▶ [PROBLEM DETAILS]: Please return all the records exactly, with nothing left out.

▶ [GIVEN INFORMATION]:
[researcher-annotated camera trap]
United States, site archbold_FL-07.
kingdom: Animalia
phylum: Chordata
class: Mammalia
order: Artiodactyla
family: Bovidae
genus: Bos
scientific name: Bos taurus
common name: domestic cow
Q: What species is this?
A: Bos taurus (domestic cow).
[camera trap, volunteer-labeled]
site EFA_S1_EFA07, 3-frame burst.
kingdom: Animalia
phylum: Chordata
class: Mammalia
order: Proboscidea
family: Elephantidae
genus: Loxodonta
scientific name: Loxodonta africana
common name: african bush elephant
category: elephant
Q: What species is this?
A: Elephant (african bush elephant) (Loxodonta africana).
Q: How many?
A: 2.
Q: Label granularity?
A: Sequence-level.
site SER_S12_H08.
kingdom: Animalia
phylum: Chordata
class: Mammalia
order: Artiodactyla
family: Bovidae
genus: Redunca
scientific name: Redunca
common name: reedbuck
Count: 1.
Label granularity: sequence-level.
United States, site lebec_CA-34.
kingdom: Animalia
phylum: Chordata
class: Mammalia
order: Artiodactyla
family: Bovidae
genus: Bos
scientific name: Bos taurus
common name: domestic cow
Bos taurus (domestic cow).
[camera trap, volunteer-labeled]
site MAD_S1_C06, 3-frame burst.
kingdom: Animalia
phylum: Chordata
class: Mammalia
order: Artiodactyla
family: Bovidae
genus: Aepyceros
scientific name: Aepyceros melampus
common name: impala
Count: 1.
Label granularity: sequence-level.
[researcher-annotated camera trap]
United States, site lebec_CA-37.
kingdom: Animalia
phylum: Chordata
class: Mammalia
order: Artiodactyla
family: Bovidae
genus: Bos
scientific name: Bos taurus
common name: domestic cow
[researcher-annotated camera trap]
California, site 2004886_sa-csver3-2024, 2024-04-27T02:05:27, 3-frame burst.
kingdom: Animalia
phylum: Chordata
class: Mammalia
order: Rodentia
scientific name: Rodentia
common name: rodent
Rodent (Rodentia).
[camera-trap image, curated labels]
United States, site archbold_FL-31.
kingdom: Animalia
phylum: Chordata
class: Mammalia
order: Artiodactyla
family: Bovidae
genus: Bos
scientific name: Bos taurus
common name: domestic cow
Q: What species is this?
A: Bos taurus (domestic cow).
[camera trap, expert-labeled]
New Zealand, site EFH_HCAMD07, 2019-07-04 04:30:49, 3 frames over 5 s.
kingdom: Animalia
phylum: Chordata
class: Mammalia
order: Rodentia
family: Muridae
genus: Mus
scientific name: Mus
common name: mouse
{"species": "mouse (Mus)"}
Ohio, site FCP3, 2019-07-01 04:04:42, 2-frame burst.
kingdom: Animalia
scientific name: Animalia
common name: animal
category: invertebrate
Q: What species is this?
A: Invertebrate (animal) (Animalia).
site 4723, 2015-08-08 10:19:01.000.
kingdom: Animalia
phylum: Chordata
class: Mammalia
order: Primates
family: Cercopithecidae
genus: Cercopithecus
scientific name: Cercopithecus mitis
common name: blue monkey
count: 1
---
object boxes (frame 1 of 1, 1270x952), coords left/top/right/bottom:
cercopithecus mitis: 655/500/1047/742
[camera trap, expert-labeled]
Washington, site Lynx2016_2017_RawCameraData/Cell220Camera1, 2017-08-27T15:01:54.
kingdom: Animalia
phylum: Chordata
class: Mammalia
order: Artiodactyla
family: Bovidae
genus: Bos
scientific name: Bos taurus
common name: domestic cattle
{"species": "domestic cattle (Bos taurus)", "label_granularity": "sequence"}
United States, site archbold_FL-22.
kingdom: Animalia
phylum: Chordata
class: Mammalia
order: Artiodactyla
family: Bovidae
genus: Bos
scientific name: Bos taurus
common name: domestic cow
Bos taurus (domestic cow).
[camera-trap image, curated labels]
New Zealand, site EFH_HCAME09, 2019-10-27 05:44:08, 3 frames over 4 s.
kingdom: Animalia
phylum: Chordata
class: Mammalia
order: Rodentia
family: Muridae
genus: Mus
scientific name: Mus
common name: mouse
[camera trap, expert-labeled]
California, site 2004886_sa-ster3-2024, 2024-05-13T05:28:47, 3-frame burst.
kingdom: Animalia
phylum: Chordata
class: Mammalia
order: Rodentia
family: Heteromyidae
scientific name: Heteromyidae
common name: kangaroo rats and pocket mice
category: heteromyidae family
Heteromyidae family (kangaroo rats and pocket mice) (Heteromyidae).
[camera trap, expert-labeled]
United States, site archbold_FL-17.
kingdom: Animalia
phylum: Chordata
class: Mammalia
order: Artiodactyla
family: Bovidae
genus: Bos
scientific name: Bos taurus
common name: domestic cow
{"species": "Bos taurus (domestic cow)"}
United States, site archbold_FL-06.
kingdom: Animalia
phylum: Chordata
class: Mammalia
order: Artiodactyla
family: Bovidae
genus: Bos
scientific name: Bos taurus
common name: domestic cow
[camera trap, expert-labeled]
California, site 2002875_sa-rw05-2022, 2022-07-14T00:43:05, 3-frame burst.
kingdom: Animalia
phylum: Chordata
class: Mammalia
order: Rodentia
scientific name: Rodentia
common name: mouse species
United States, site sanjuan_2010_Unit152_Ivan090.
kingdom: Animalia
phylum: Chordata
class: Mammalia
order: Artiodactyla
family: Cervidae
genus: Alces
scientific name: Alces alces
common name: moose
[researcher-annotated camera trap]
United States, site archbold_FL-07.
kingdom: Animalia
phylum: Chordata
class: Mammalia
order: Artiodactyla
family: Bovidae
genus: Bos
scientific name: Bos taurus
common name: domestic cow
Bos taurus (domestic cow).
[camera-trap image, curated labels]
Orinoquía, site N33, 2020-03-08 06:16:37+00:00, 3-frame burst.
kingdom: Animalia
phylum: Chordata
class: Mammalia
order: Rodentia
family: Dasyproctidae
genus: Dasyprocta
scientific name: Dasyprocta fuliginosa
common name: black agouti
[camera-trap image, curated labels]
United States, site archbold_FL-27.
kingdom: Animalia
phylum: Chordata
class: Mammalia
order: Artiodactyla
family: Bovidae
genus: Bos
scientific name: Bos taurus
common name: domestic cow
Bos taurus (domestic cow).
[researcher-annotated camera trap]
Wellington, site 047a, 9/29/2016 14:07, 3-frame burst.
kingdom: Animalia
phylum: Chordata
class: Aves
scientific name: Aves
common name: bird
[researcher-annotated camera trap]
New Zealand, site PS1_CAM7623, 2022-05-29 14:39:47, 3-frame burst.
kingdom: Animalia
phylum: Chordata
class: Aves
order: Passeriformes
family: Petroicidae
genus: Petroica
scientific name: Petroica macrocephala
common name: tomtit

▶ [EXERCISE SOLUTION]:
[researcher-annotated camera trap]
United States, site archbold_FL-07.
kingdom: Animalia
phylum: Chordata
class: Mammalia
order: Artiodactyla
family: Bovidae
genus: Bos
scientific name: Bos taurus
common name: domestic cow
Q: What species is this?
A: Bos taurus (domestic cow).
[camera trap, volunteer-labeled]
site EFA_S1_EFA07, 3-frame burst.
kingdom: Animalia
phylum: Chordata
class: Mammalia
order: Proboscidea
family: Elephantidae
genus: Loxodonta
scientific name: Loxodonta africana
common name: african bush elephant
category: elephant
Q: What species is this?
A: Elephant (african bush elephant) (Loxodonta africana).
Q: How many?
A: 2.
Q: Label granularity?
A: Sequence-level.
site SER_S12_H08.
kingdom: Animalia
phylum: Chordata
class: Mammalia
order: Artiodactyla
family: Bovidae
genus: Redunca
scientific name: Redunca
common name: reedbuck
Count: 1.
Label granularity: sequence-level.
United States, site lebec_CA-34.
kingdom: Animalia
phylum: Chordata
class: Mammalia
order: Artiodactyla
family: Bovidae
genus: Bos
scientific name: Bos taurus
common name: domestic cow
Bos taurus (domestic cow).
[camera trap, volunteer-labeled]
site MAD_S1_C06, 3-frame burst.
kingdom: Animalia
phylum: Chordata
class: Mammalia
order: Artiodactyla
family: Bovidae
genus: Aepyceros
scientific name: Aepyceros melampus
common name: impala
Count: 1.
Label granularity: sequence-level.
[researcher-annotated camera trap]
United States, site lebec_CA-37.
kingdom: Animalia
phylum: Chordata
class: Mammalia
order: Artiodactyla
family: Bovidae
genus: Bos
scientific name: Bos taurus
common name: domestic cow
[researcher-annotated camera trap]
California, site 2004886_sa-csver3-2024, 2024-04-27T02:05:27, 3-frame burst.
kingdom: Animalia
phylum: Chordata
class: Mammalia
order: Rodentia
scientific name: Rodentia
common name: rodent
Rodent (Rodentia).
[camera-trap image, curated labels]
United States, site archbold_FL-31.
kingdom: Animalia
phylum: Chordata
class: Mammalia
order: Artiodactyla
family: Bovidae
genus: Bos
scientific name: Bos taurus
common name: domestic cow
Q: What species is this?
A: Bos taurus (domestic cow).
[camera trap, expert-labeled]
New Zealand, site EFH_HCAMD07, 2019-07-04 04:30:49, 3 frames over 5 s.
kingdom: Animalia
phylum: Chordata
class: Mammalia
order: Rodentia
family: Muridae
genus: Mus
scientific name: Mus
common name: mouse
{"species": "mouse (Mus)"}
Ohio, site FCP3, 2019-07-01 04:04:42, 2-frame burst.
kingdom: Animalia
scientific name: Animalia
common name: animal
category: invertebrate
Q: What species is this?
A: Invertebrate (animal) (Animalia).
site 4723, 2015-08-08 10:19:01.000.
kingdom: Animalia
phylum: Chordata
class: Mammalia
order: Primates
family: Cercopithecidae
genus: Cercopithecus
scientific name: Cercopithecus mitis
common name: blue monkey
count: 1
---
object boxes (frame 1 of 1, 1270x952), coords left/top/right/bottom:
cercopithecus mitis: 655/500/1047/742
[camera trap, expert-labeled]
Washington, site Lynx2016_2017_RawCameraData/Cell220Camera1, 2017-08-27T15:01:54.
kingdom: Animalia
phylum: Chordata
class: Mammalia
order: Artiodactyla
family: Bovidae
genus: Bos
scientific name: Bos taurus
common name: domestic cattle
{"species": "domestic cattle (Bos taurus)", "label_granularity": "sequence"}
United States, site archbold_FL-22.
kingdom: Animalia
phylum: Chordata
class: Mammalia
order: Artiodactyla
family: Bovidae
genus: Bos
scientific name: Bos taurus
common name: domestic cow
Bos taurus (domestic cow).
[camera-trap image, curated labels]
New Zealand, site EFH_HCAME09, 2019-10-27 05:44:08, 3 frames over 4 s.
kingdom: Animalia
phylum: Chordata
class: Mammalia
order: Rodentia
family: Muridae
genus: Mus
scientific name: Mus
common name: mouse
[camera trap, expert-labeled]
California, site 2004886_sa-ster3-2024, 2024-05-13T05:28:47, 3-frame burst.
kingdom: Animalia
phylum: Chordata
class: Mammalia
order: Rodentia
family: Heteromyidae
scientific name: Heteromyidae
common name: kangaroo rats and pocket mice
category: heteromyidae family
Heteromyidae family (kangaroo rats and pocket mice) (Heteromyidae).
[camera trap, expert-labeled]
United States, site archbold_FL-17.
kingdom: Animalia
phylum: Chordata
class: Mammalia
order: Artiodactyla
family: Bovidae
genus: Bos
scientific name: Bos taurus
common name: domestic cow
{"species": "Bos taurus (domestic cow)"}
United States, site archbold_FL-06.
kingdom: Animalia
phylum: Chordata
class: Mammalia
order: Artiodactyla
family: Bovidae
genus: Bos
scientific name: Bos taurus
common name: domestic cow
[camera trap, expert-labeled]
California, site 2002875_sa-rw05-2022, 2022-07-14T00:43:05, 3-frame burst.
kingdom: Animalia
phylum: Chordata
class: Mammalia
order: Rodentia
scientific name: Rodentia
common name: mouse species
United States, site sanjuan_2010_Unit152_Ivan090.
kingdom: Animalia
phylum: Chordata
class: Mammalia
order: Artiodactyla
family: Cervidae
genus: Alces
scientific name: Alces alces
common name: moose
[researcher-annotated camera trap]
United States, site archbold_FL-07.
kingdom: Animalia
phylum: Chordata
class: Mammalia
order: Artiodactyla
family: Bovidae
genus: Bos
scientific name: Bos taurus
common name: domestic cow
Bos taurus (domestic cow).
[camera-trap image, curated labels]
Orinoquía, site N33, 2020-03-08 06:16:37+00:00, 3-frame burst.
kingdom: Animalia
phylum: Chordata
class: Mammalia
order: Rodentia
family: Dasyproctidae
genus: Dasyprocta
scientific name: Dasyprocta fuliginosa
common name: black agouti
[camera-trap image, curated labels]
United States, site archbold_FL-27.
kingdom: Animalia
phylum: Chordata
class: Mammalia
order: Artiodactyla
family: Bovidae
genus: Bos
scientific name: Bos taurus
common name: domestic cow
Bos taurus (domestic cow).
[researcher-annotated camera trap]
Wellington, site 047a, 9/29/2016 14:07, 3-frame burst.
kingdom: Animalia
phylum: Chordata
class: Aves
scientific name: Aves
common name: bird
[researcher-annotated camera trap]
New Zealand, site PS1_CAM7623, 2022-05-29 14:39:47, 3-frame burst.
kingdom: Animalia
phylum: Chordata
class: Aves
order: Passeriformes
family: Petroicidae
genus: Petroica
scientific name: Petroica macrocephala
common name: tomtit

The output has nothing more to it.